Strona 2 z 2
RE: Domek
: sob mar 03, 2007 12:33 pm
autor: szpaczek
"uciekała od ręki i chowała się w ciemne i ciasne miejsca, a przy wyciąganiu z klatki [po 2 miesiącach biegała sobie luzem] wiła sie, wykręcała i drapała, aż mi jej naprawdę żal było

"
ja jak moja próbuje wyjać(mam ją prawie 2 miesiace) wije sie,zabiera sie łapkami o pręty i robi wszystko bym jej nie wyjeła..
u mnie z kasą teraz lichutko...wszytko wydałam na klatke(150 złoty) teraz mam 10... może za jakiś czas dokupie klatke i drugiego szczura...
RE: Domek
: sob mar 03, 2007 2:28 pm
autor: Agniessia
No to mam dwie szczury

Czarno-białą Rudą i rudą Mysze

RE: Domek
: sob mar 03, 2007 3:42 pm
autor: Czerwonaona
Gratulacje:)Znakomity wybór

życze powodzonka i zdrowia dla maluchów:)Dwa szczurki to dwa razy więcej radośc fajnie ,że się zdecydowałaś zobaczysz,ze zachowanie szczurci sie zmieni...napewno bedzie weselsza:)
RE: Domek
: sob mar 03, 2007 5:30 pm
autor: Agniessia
No wlasnie nie jestem przekonana czy dobrze zrobilam

Mysza juz wczoraj wlasciwie zachowywala sie prawie jak oswojona (najwyrazniej jakis taki slabszy dzien miala).
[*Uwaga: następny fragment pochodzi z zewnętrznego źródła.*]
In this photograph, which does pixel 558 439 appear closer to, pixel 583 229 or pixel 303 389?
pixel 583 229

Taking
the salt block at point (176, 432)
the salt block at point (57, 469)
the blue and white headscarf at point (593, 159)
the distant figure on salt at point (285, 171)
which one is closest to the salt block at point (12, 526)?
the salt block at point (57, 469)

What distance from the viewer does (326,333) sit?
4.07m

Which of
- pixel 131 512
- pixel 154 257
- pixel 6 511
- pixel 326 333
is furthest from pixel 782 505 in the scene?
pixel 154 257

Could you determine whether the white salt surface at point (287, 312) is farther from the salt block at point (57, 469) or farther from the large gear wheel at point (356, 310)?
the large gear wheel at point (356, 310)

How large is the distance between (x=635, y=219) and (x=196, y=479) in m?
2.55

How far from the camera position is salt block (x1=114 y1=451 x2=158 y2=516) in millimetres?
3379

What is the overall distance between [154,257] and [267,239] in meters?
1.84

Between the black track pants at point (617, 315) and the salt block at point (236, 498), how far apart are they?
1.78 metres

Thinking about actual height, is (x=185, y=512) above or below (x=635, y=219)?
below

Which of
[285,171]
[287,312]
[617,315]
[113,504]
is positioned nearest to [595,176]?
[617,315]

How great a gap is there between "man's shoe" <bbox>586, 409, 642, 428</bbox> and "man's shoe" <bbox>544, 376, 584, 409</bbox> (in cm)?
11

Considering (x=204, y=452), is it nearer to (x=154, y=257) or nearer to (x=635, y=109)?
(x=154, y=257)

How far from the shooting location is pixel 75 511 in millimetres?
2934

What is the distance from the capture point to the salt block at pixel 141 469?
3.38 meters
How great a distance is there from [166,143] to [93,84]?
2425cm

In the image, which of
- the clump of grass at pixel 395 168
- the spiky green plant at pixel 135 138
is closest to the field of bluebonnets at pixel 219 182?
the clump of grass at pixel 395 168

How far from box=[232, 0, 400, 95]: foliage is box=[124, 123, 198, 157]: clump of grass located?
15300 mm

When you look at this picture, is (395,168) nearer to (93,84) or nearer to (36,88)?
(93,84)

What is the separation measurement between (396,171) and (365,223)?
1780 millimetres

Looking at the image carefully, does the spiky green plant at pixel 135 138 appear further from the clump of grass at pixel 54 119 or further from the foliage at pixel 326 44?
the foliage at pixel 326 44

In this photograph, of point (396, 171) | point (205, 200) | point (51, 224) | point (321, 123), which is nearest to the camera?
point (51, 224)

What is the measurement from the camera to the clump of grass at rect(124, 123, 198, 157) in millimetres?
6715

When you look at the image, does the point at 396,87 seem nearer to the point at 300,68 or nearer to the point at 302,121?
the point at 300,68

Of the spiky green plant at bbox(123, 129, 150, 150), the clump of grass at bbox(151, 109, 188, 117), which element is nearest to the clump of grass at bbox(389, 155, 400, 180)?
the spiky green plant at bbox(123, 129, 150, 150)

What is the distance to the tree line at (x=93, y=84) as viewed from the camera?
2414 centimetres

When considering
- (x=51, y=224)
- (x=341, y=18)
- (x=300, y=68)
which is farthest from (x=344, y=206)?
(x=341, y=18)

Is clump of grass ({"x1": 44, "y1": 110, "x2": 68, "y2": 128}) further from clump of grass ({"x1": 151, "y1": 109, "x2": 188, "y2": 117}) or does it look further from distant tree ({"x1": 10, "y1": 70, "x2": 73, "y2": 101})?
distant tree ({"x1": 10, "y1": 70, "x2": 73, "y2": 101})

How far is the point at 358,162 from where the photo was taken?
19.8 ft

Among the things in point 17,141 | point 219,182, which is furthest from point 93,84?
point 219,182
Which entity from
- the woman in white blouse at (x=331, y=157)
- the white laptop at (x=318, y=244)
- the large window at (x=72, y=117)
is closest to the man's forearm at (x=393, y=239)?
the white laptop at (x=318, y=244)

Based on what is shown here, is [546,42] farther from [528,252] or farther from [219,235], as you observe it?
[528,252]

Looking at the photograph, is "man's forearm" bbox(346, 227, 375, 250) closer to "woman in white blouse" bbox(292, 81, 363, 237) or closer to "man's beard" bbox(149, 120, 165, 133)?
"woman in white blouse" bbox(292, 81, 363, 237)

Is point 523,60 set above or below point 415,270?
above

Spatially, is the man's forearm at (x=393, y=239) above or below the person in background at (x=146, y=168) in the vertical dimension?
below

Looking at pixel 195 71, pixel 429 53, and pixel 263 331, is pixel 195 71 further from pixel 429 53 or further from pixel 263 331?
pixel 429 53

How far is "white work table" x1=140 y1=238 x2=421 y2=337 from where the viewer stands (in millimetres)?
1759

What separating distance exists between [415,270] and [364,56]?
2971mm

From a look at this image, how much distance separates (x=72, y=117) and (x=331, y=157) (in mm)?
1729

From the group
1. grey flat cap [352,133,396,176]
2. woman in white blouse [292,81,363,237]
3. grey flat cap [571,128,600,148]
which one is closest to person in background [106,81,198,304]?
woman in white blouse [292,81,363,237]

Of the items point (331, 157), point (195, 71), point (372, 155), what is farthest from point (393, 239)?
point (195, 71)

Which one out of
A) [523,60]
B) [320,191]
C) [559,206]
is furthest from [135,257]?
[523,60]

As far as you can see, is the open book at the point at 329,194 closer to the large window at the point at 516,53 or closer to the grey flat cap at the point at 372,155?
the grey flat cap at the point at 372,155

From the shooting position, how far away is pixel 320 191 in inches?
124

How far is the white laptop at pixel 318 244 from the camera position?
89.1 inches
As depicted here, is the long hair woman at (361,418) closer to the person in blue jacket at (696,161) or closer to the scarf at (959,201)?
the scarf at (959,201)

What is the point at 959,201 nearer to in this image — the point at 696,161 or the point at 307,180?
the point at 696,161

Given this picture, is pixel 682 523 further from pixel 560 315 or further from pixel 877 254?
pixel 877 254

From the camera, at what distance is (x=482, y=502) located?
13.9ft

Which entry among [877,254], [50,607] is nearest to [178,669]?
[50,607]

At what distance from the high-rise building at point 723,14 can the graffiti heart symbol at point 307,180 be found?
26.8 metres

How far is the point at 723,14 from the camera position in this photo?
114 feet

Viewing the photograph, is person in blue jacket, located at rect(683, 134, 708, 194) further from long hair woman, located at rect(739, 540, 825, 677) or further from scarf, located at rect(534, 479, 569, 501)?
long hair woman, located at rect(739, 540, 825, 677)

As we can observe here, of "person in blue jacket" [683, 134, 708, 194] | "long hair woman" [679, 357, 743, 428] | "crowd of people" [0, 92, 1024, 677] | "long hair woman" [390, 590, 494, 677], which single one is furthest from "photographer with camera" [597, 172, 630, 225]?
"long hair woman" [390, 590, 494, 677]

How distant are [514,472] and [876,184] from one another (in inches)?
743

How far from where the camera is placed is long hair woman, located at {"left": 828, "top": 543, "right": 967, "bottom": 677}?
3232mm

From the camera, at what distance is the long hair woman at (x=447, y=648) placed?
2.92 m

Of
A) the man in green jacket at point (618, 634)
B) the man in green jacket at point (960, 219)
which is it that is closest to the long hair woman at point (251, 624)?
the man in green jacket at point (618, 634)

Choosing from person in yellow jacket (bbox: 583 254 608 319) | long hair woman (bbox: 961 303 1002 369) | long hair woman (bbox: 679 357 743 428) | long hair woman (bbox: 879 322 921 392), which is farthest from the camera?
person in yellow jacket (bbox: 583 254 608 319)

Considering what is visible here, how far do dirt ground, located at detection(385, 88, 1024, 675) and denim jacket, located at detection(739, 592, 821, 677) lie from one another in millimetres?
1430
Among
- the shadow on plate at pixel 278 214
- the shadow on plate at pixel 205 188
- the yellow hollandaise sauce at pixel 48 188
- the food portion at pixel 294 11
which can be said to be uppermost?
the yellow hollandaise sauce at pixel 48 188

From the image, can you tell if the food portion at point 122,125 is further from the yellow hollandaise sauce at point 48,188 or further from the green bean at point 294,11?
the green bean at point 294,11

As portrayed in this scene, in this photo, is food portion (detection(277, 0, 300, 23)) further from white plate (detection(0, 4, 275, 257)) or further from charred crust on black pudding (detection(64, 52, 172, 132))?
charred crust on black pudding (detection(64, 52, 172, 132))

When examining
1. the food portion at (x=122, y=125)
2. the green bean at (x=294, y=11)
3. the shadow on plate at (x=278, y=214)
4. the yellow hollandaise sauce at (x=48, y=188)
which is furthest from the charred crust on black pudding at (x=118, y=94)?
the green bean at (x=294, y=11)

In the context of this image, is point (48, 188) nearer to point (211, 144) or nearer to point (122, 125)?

Zaczyna mi sie na rece pchac i lazi po mnie wariuje... A Ruda jakos dziwnie sie zachowuje... inaczej niz Mysza na poczatku... Poza klatka biega i po prostu nie jest oswojona (tzn nie lazi po mnie

) ale w klatce jest strasznie osowiala, lezy w rogu i spi (teraz zreszta tez). Jak wsadzam reke do klatki to mnie gryzie... A Mysza przez to wszystko (czyt przez nowa szczurke) stres przezywa i sie boi po klatce chodzic... Mam nadzieje ze sie dogadaja.... i to wszystko sie dobrze ulozy...

Trzymajcie kciuki...

RE: Domek
: sob mar 03, 2007 7:27 pm
autor: yss
na pewno się ładnie ułoży

maluszek może być osowiały, bo to dla niego stres w nowym domu. czy zapoznałaś je na neutralnym terenie, zanim wsadziłaś razem do klatki? w jakim wieku jest ta nowa dziewczynka? może po prostu była źle traktowana przez ludzi i jest nieufna... trzeba do niej łagodnie podejść

i może daj jej odpocząć 2 - 3 dni, nie wyjmuj w tym czasie, pogłaskaj tylko....

RE: Domek
: sob mar 03, 2007 7:36 pm
autor: Agniessia
Obie sa w tym samym wieku, moze nawet troszke mlodsza. Maluszek jeszcze... Zrobilam wszystko tak jak bylo napisane u was na forum... Teraz siedza w dwoch katach klatki... Zbliza sie noc -> ide spac a one niech sie godza...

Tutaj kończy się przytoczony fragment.